→ BRIEF
Copy the part of the material below that opens with the line containing "How far is (x=723, y=347)" and runs through the end of the material, keeping every line unchanged.

→ RECORDS FOR THE TASK
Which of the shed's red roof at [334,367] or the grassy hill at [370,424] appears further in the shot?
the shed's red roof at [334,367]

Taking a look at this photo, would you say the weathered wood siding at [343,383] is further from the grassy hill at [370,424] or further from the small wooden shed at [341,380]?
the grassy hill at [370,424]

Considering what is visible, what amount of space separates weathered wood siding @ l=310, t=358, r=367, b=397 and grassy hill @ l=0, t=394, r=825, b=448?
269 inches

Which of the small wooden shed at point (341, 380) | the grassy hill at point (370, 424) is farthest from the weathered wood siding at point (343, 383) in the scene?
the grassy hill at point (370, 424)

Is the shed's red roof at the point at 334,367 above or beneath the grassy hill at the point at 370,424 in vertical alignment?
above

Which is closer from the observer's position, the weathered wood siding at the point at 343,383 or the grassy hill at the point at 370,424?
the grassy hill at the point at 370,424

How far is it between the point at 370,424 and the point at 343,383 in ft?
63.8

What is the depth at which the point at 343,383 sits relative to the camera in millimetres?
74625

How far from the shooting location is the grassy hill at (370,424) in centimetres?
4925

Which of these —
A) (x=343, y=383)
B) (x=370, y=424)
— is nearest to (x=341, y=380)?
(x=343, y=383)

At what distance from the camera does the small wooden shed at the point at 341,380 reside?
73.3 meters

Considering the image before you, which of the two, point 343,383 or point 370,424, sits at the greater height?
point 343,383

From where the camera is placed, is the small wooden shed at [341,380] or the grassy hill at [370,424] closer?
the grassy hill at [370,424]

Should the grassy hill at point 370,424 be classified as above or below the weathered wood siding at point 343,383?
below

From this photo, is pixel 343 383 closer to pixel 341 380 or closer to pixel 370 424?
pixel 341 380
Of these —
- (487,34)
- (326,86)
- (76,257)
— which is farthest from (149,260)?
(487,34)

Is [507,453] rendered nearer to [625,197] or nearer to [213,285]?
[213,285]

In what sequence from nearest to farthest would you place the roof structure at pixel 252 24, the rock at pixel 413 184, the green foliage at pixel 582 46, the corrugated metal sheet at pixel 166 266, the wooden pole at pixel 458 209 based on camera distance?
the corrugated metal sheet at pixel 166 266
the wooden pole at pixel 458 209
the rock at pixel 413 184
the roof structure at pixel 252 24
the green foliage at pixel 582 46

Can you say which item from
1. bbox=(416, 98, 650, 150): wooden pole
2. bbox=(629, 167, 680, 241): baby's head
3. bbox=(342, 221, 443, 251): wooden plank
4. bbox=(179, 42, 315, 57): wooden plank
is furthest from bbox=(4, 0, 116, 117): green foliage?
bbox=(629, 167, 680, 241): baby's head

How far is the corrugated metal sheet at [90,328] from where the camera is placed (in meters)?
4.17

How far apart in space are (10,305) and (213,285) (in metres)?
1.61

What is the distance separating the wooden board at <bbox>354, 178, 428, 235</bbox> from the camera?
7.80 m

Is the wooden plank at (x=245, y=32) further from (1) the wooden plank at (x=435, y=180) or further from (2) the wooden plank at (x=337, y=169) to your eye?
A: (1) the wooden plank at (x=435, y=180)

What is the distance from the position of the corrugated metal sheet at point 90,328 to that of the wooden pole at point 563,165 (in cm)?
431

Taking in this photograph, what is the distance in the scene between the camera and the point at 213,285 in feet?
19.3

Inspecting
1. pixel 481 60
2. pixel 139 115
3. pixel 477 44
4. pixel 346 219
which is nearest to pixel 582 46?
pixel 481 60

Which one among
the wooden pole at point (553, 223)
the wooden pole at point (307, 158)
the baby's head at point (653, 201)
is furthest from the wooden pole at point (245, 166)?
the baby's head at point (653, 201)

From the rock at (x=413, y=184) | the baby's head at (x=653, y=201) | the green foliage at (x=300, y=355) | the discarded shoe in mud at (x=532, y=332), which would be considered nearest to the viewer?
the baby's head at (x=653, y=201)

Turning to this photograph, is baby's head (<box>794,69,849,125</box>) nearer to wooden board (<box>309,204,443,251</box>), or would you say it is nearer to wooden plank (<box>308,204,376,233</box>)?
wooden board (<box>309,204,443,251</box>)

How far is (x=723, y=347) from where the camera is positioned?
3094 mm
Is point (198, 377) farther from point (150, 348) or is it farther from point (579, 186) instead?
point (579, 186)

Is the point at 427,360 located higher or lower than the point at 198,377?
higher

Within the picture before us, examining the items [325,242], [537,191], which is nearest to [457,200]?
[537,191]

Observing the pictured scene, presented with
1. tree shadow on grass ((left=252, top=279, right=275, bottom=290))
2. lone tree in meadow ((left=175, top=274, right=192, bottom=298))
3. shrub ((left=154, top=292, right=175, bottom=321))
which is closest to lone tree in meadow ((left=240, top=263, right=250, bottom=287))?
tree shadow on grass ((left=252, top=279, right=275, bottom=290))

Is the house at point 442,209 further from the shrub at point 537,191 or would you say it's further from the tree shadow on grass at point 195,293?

→ RESULT BELOW
How far is (x=723, y=347) from where the camera is positioned?
3094 mm
Is point (198, 377) farther from point (150, 348) or is it farther from point (579, 186) instead?
point (579, 186)

Is the point at 427,360 located higher or lower than the point at 198,377?
higher

Within the picture before us, examining the items [325,242], [537,191], which is nearest to [457,200]?
[537,191]

Observing the pictured scene, presented with
1. tree shadow on grass ((left=252, top=279, right=275, bottom=290))
2. lone tree in meadow ((left=175, top=274, right=192, bottom=298))
3. shrub ((left=154, top=292, right=175, bottom=321))
which is closest to lone tree in meadow ((left=240, top=263, right=250, bottom=287))?
tree shadow on grass ((left=252, top=279, right=275, bottom=290))

Is the house at point 442,209 further from the shrub at point 537,191 or would you say it's further from the tree shadow on grass at point 195,293?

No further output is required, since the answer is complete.